## Introduction

Although the core symptoms of autism spectrum disorder (ASD) are defined by atypical patterns of social interaction and the presence of stereotyped and repetitive behaviors and interests, evidence suggests that differences in motor function are also an important early feature of autism. Motor delays could contribute to early hallmark autism symptoms, including difficulties in orienting to name involving the eyes and head turns, coordinating head and limb movements involved in gaze following and other joint attention behavior, such as pointing. Teitelbaum et al.1 found that atypical movements (e.g. shape of mouth, patterns of lying, righting, sitting) were present by 4–6 months of age in infants later diagnosed with ASD. Another study of videotapes taken of infants 12–21 weeks of age detected lower levels of positional symmetry among infants later diagnosed with ASD2 suggesting atypical development of cerebellar pathways that control balance and symmetry. Six-month-old infants who later were diagnosed with ASD tend to exhibit head lag when pulled to sit, reflecting early differences in motor development3. A study of home videos taken between birth and six months of age found that some infants who were later diagnosed with ASD showed postural stiffness, slumped posture, and/or head lag4. Other motor symptoms observed in infants later diagnosed with ASD include fluctuating muscle tone5 and oral-motor abnormalities, such as insufficient opening of the mouth in anticipation of the approaching spoon during feeding6. Longitudinal research with very low birth weight infants revealed that infants who are later diagnosed with ASD had poorer ability in maintaining midline position of the head at 9–20 weeks of age7. The authors used visual inspection to classify head position in each video frame to yield a measure of midline head position and number of changes in position.

The development of postural control is an index of neuromuscular reactions to the motion of body mass in order to retain stability. Previous studies have documented the developmental progression of the ability to maintain an upright posture that is accompanied by decreases in postural sway8. Several studies with older children with ASD have documented deficiencies in postural control, reflected in the presence of postural sway, which is accentuated when children with ASD are viewing arousing stimuli, including complex multi-sensory and social stimuli9,10,11. Less is known about the presence of postural sway in young children with ASD.

Studies of motor and other behaviors in young children have typically relied on subjective and labor-intensive human coding to rate and measure behavior. The recent use of digital phenotyping approaches, such as computer vision analysis (CVA) of videotaped recordings of behavior, has allowed for automated, precise and quantitative measurement of subtle, dynamic differences in motor behavior.
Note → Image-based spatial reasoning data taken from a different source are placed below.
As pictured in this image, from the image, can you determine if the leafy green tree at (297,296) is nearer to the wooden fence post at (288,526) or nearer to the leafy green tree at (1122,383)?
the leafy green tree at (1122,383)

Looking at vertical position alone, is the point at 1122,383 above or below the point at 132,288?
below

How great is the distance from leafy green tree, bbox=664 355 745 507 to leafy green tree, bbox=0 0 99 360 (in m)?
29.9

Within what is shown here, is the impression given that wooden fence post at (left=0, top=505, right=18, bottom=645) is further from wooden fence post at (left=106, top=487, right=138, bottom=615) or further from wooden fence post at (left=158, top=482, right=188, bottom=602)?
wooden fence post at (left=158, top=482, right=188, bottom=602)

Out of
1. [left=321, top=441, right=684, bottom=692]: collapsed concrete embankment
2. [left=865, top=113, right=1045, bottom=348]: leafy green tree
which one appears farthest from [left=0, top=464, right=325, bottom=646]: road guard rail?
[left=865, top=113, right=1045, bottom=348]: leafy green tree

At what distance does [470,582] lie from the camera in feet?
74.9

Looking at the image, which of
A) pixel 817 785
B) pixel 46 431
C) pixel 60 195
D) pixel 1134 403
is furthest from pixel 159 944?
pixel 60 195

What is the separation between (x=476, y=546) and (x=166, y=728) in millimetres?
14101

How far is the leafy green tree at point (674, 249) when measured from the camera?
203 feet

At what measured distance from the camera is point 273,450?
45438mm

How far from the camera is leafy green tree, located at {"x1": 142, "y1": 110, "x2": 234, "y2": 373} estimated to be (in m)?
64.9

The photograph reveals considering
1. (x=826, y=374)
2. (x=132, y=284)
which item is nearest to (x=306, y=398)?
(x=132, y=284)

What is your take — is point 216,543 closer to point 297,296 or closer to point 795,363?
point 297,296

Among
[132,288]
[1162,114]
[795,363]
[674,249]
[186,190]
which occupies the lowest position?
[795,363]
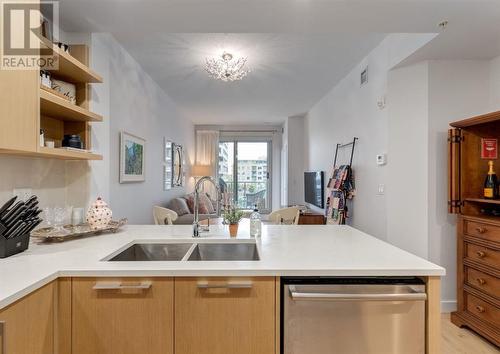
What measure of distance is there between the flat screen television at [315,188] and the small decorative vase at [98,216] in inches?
145

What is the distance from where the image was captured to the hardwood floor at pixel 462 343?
2236mm

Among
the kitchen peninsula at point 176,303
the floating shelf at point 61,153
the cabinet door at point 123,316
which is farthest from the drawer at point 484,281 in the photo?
the floating shelf at point 61,153

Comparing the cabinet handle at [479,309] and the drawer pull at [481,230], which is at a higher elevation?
the drawer pull at [481,230]

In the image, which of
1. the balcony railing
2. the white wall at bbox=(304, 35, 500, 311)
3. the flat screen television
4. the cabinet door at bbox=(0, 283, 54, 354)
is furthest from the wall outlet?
the balcony railing

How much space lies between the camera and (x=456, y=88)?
2.82 metres

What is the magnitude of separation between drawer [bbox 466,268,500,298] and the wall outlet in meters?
3.35

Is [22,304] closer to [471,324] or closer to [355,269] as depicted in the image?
[355,269]

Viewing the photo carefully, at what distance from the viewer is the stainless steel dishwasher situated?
1.25 metres

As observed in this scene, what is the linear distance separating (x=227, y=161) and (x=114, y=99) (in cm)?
538

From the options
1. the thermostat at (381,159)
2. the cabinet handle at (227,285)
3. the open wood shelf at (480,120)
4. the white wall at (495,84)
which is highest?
the white wall at (495,84)

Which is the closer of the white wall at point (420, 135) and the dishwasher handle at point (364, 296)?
the dishwasher handle at point (364, 296)

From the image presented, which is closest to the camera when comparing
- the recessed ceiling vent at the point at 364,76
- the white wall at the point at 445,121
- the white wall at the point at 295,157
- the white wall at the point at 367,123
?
the white wall at the point at 445,121

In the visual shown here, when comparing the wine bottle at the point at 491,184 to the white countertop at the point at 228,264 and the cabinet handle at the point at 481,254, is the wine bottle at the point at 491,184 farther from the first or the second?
the white countertop at the point at 228,264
We reported previously on a result using CVA to more precisely measure toddlers’ orienting response to a name call, noting that, compared to toddlers without ASD, toddlers with ASD oriented less frequently; when they did orient, their head turn was a full second slower, on average12. Such differences in motor speed would likely not be detected with the naked eye during a typical clinical evaluation. Anzulewicz et al.13 used smart tablet computers with touch-sensitive screens and embedded inertial movement sensors to record movement kinematics and gesture forces in 3–6-year-old children with and without ASD. Children with ASD used greater force and faster and larger gesture kinematics. Machine learning analysis of the children’s motor patterns classified the children with ASD with a high level of accuracy. In another study using automated methods, differences in head movement dynamics were found between 2.5–6.5-year-old children with and without ASD while they watched movies of social and nonsocial stimuli. Children with ASD showed more frequent head turning, especially while watching social stimuli14. The authors suggested that the children with ASD might be using head movement to modulate their arousal while watching social stimuli. Wu et al.15 used electromagnetic sensors to analyze continuous movements at millisecond time scale in older children with ASD versus typical development. They applied a triangular smoothing algorithm to the 3D positional raw movement data that preserved the local speed fluctuations. They found that individuals with ASD exhibited significantly more “sensorimotor noise” when compared to individuals with typical development.

The present study used CVA to characterize head movements that didn’t involve spontaneous or volitional orienting or turning away from the stimuli. Rather, we were interested in subtler midline head movements that are more likely related to postural stability. The study compared the behaviors of toddlers with ASD versus those without ASD while the children watched a series of dynamic movies involving different types of stimuli, including stimuli of both a social and nonsocial nature. While the children watched the movies, their head movements were automatically detected and tracked using landmarks on the participant’s face. The goal of this analysis was to quantify the rate of spontaneous head movements and to determine whether there were differences in this motor feature between young children with and without ASD.

## Methods

### Participants

Participants were 104 children between 16–31 months of age (Mean = 22 months). Exclusionary criteria included known vision or hearing deficits, lack of exposure to English at home and/or caregivers who did not speak and read English sufficiently for informed consent. Twenty-two of the children had autism spectrum disorder. The non-ASD comparison group was comprised of 96 typically developing children and 8 children with language delay or developmental delay of clinical significance sufficient to qualify for speech or developmental therapy. Participants in the comparison group had a mean age of 21.91 months (SD = 3.78) and those in the ASD group had a mean age of 26.19 months (SD = 4.07). Ethnic/racial composition of the ASD and comparison groups, respectively, was 59% and 45% white, 13% and 14% African American, 6% and 5% Asian, and 22% and 36% multi-racial/other. Percent males was 77% in the ASD group and 59% in the comparison group.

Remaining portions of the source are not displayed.